-- Data supplied follows --
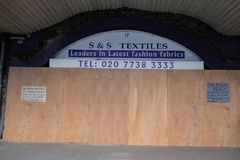 Boarded up shop under the Arches in Brixton,UK. royalty free stock photos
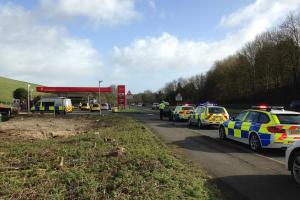 Person dies in two-car crash on petrol station forecourt
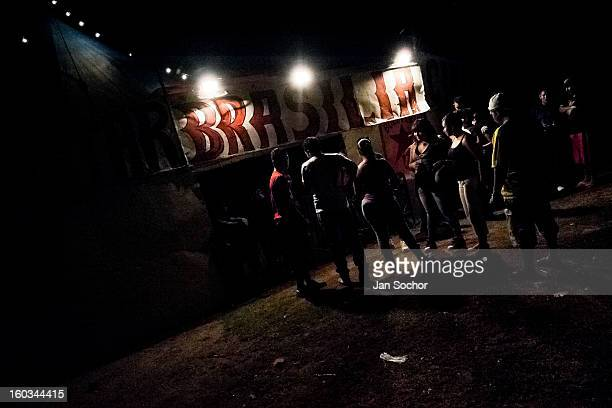 Visitors wait in front of the ticket office of the Circo Brasilia on May 10 2011 in Apopa El Salvador The Circo Brasilia belongs to the oldfashioned...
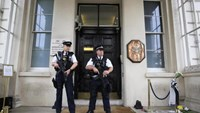 Armed police stand guard outside the French embassy in London, Britain July 15, 2016.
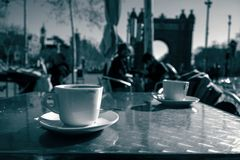 Coffee at the Arch of Triumph, Barcelona. Two cups of coffee on a street bar at the Arch of Triumph, Barcelona Royalty Free Stock Image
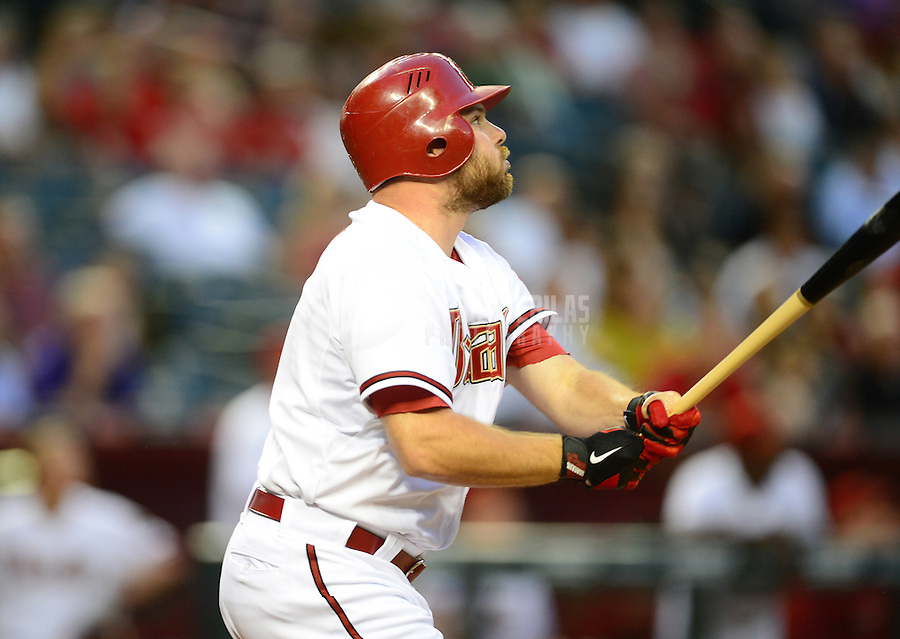 Apr. 17, 2012; Phoenix, AZ, USA; Arizona Diamondbacks outfielder Jason Kubel hits an RBI double in the first inning against the Pittsburgh Pirates at Chase Field.Mandatory Credit: Mark J. Rebilas-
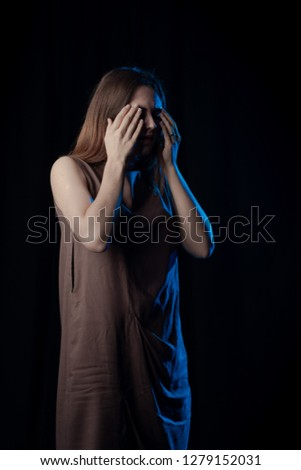 Girl Actress on stage plays emotions in blue theatrical light #1279152031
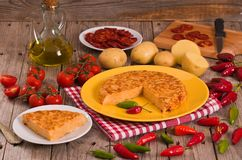 Spanish omelette. Spanish omelette with chorizo and chilli peppers stock photo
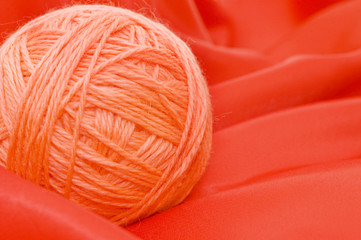 Ball of threads on a red fabric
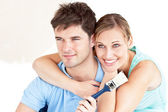 Smiling caucasian couple painting a room — Stock Photo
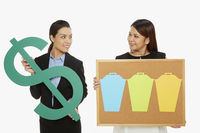 Women holding up a dollar sign and a pin board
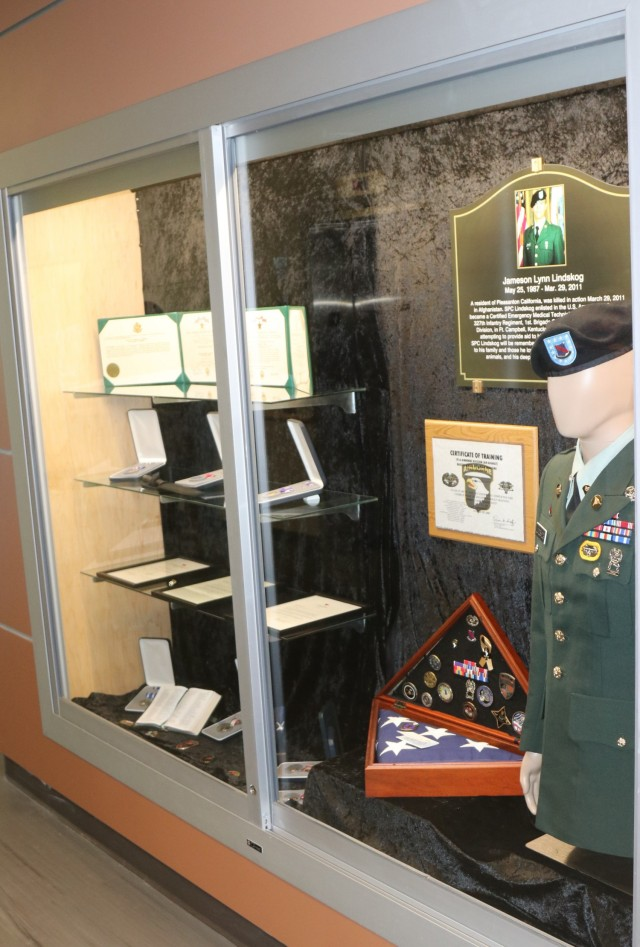 A memoriam flag box sits in the glass display case memorial, inside Spc. Jameson L. Lindskog U.S. Army Reserve Center after a memorialization ceremony June 29, 2021 at Parks Reserve Forces Training Area in Dublin, Calif. Lindskog, a resident of Pleasanton, Calif., was killed in action March 29, 2011 while serving as a combat medic with the 2nd Battalion, 327th Infantry Regiment, 1st Brigade Combat Team, 101st Airborne Division in Afghanistan. He posthumously received the Silver Star for his heroic actions that day. (Photo by Sgt. 1st Class Matthew Chlosta)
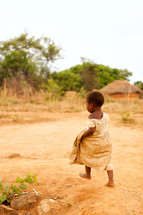 A small child walks barefoot in the dirt.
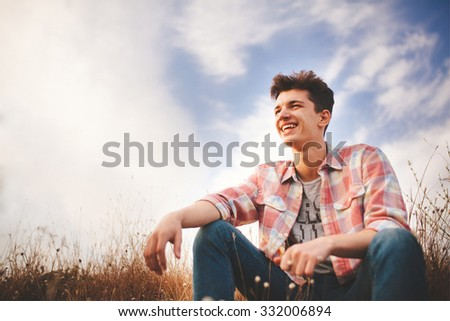 Handsome young man sitting and smiling on sky background. Attractive caucasian teenage boy wearing shirt laughing and looking confident with copy space. - stock photo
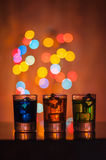 Three shots glasses full of assorted beverages and Royalty Free Stock Images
-- Data supplied concluded --
- [Task details]:
Output all of the data exactly as it stands, minus any images.

- [Answer box]:
 Boarded up shop under the Arches in Brixton,UK. royalty free stock photos
 Person dies in two-car crash on petrol station forecourt
 Visitors wait in front of the ticket office of the Circo Brasilia on May 10 2011 in Apopa El Salvador The Circo Brasilia belongs to the oldfashioned...
 Armed police stand guard outside the French embassy in London, Britain July 15, 2016.
 Coffee at the Arch of Triumph, Barcelona. Two cups of coffee on a street bar at the Arch of Triumph, Barcelona Royalty Free Stock Image
 Apr. 17, 2012; Phoenix, AZ, USA; Arizona Diamondbacks outfielder Jason Kubel hits an RBI double in the first inning against the Pittsburgh Pirates at Chase Field.Mandatory Credit: Mark J. Rebilas-
 Girl Actress on stage plays emotions in blue theatrical light #1279152031
 Spanish omelette. Spanish omelette with chorizo and chilli peppers stock photo
 Ball of threads on a red fabric
 Smiling caucasian couple painting a room — Stock Photo
 Women holding up a dollar sign and a pin board
 A memoriam flag box sits in the glass display case memorial, inside Spc. Jameson L. Lindskog U.S. Army Reserve Center after a memorialization ceremony June 29, 2021 at Parks Reserve Forces Training Area in Dublin, Calif. Lindskog, a resident of Pleasanton, Calif., was killed in action March 29, 2011 while serving as a combat medic with the 2nd Battalion, 327th Infantry Regiment, 1st Brigade Combat Team, 101st Airborne Division in Afghanistan. He posthumously received the Silver Star for his heroic actions that day. (Photo by Sgt. 1st Class Matthew Chlosta)
 A small child walks barefoot in the dirt.
 Handsome young man sitting and smiling on sky background. Attractive caucasian teenage boy wearing shirt laughing and looking confident with copy space. - stock photo
 Three shots glasses full of assorted beverages and Royalty Free Stock Images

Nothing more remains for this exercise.